▶ **SELECTION**
[start]

MINDAVIEWS > MARGINALIA: Navigating human rights in IR methodological landscape (part 1 of 2)

Mansoor L. Limba on December 10, 2016

MAKATI CITY (MindaNews /10 December) – Encyclopedia Britannica simply defines human rights as “rights that belong to an individual as a consequence of being human.” For John Vincent, this right consists of the following five elements: “a right-holder (the subject of a right) has a claim to some substance (the object of a right), which he or she might assert, or demand, or enjoy, or enforce (exercising a right) against some individual or group (the bearer of the correlative duty), citing in support of his or her claim some particular ground (the justification of a right).” (Human Rights and International Relations, p. 8)

They are a set of principled ideas about the treatment to which all individuals are entitled by virtue of being human. Due to the fact that one either is or is not a human being, human rights are held equally by all. Equally, since one cannot cease to be human being, regardless of his or her ‘inhuman’ conduct or condition he or she is currently in, these rights are said to be inalienable. (J. Donnelly, “The Universal Declaration Model of Human Rights: A Liberal Defense,” p. 2)

Human rights in IR

In due course, these ideas have earned general recognition as international norms defining what was necessary for humans to flourish, both in terms of being protected from abuses, and provided with the elements necessary for a life in dignity. Since a problem often becomes the subject of international action only after a dramatic event crystallizes awareness, Jack Donnelly argues that the Nuremburg War Crimes Trials (1945-46) at which leading Nazis were prosecuted under the new charge of ‘crimes against humanity’ crystallizes the world awareness on human rights as an international issue worth contemplating for—an issue which was reckoned before as a domestic affair within the cocoon of ‘sovereignty’. (Donnelly, International Human Rights, pp. 4-5)

While the Covenant of the League of Nations made no mention of human rights, the Charter of the United Nations’ Preamble stipulates a resolve “to reaffirm faith in fundamental human rights” and its first article incorporates “encouraging respect for human rights and for fundamental freedoms for all” as among the organization’s principal raison d’êtres. The day after opening for signature the Convention on the Prevention and Punishment of the Crime of Genocide, the Universal Declaration of Human Rights (UDHR) was unanimously adopted by the UN General Assembly (GA). Following the adoption of the seminal and most authoritative statement of international human rights norms, human rights continued to be discussed at the UN though this momentum was initially brought to a halt by the Cold War.

[end]

▶ **PROVIDED INFORMATION**

[start]

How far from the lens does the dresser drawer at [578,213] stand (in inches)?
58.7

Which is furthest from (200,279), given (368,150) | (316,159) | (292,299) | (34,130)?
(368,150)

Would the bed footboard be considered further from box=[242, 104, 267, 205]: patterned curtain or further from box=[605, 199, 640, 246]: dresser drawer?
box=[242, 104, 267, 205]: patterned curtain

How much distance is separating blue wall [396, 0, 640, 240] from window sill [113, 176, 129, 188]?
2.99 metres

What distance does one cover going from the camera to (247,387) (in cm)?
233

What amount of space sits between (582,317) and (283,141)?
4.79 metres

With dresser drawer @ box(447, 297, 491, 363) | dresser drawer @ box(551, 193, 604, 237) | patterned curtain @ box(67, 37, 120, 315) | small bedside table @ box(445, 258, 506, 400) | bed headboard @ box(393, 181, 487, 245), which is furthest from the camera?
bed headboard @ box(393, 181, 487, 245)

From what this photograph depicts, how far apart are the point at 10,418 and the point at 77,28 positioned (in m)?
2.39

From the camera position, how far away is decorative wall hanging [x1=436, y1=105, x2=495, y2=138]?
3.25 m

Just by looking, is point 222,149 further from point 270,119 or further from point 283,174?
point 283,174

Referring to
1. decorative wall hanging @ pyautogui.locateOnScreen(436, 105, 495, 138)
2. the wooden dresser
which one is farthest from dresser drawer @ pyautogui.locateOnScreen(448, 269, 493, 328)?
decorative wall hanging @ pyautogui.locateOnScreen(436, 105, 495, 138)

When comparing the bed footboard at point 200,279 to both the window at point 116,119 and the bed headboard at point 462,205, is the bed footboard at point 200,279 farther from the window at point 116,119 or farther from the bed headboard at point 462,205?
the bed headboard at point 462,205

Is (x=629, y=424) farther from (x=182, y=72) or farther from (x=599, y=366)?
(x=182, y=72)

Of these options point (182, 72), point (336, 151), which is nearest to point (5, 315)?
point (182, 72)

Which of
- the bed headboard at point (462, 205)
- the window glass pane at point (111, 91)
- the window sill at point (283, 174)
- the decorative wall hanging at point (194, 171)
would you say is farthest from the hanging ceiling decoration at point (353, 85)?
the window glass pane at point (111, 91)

[end]

▶ **SHORT PROBLEM**
Pick up the essay on human rights in international relations after its last sentence and continue it. The lines have no connection to the essay on human rights in international relations.

▶ **ANSWER BELOW**
During the Cold War human rights widely became an arena of superpower struggle. Besides, both superpowers manifested a blatant disrespect for human rights. Derailing of work on further elaborations of international human rights standards is also an instance of arbitrary impacts of the Cold War. A case in point is the almost two decades time gap between the adoption of the UDHR and the completion of the International Covenant on Economic, Social and Cultural Rights, and the International Covenant on Civil and Political Rights—covenants that were envisioned as a single treaty in 1948. Though achieving only limited or partial success, in 1970s human rights norms saw a leap forward from standard setting to monitoring their compliance. As norms continued to be developed, multilateral, bilateral, and transnational human rights activities steadily increased through the 1980s. Then, with the removal of the Iron Curtain, the 1990 decade was a witness to “a most gradual, but generally positive, change as shown by a region-by-region review.” (Ibid., p. 13) These developments in the context of national, international and transnational normative deepening and the maturing of human rights as an international issue have been considered an indication of “a qualitative transformation of the international politics of human rights.” (Ibid., p. 17)

In sum, most international human rights treaties agreed upon after 1945 regulate the domestic behavior of governments towards their own citizens. With the significant expansion of such regimes within the last fifty years state actors face growing formal and informal limits to the policy choices they have. Human rights norms have experienced a norms cascade in the last two decades and are part of the transformation of the international system as indicated by the following facts:

“In 1975, only 33 countries had ratified the International Covenant on Civil and Political Rights, equaling 23 per cent of the UN membership at that time (144). By July 2001, 147 states had ratified the treaty (equaling 76 per cent of the total UN membership of 189) and 97 the Optional Protocol accepting supervisory powers of Human Rights Committee. In addition, 157 states have ratified the Convention against Racial Discrimination, 145 the Covenant on Economic, Social and Cultural Rights, 168 the Women’s Rights convention, 125 the Convention against Torture, and 191 the Convention on the Rights of the Child.” (Handbook of International Relations, p. 524)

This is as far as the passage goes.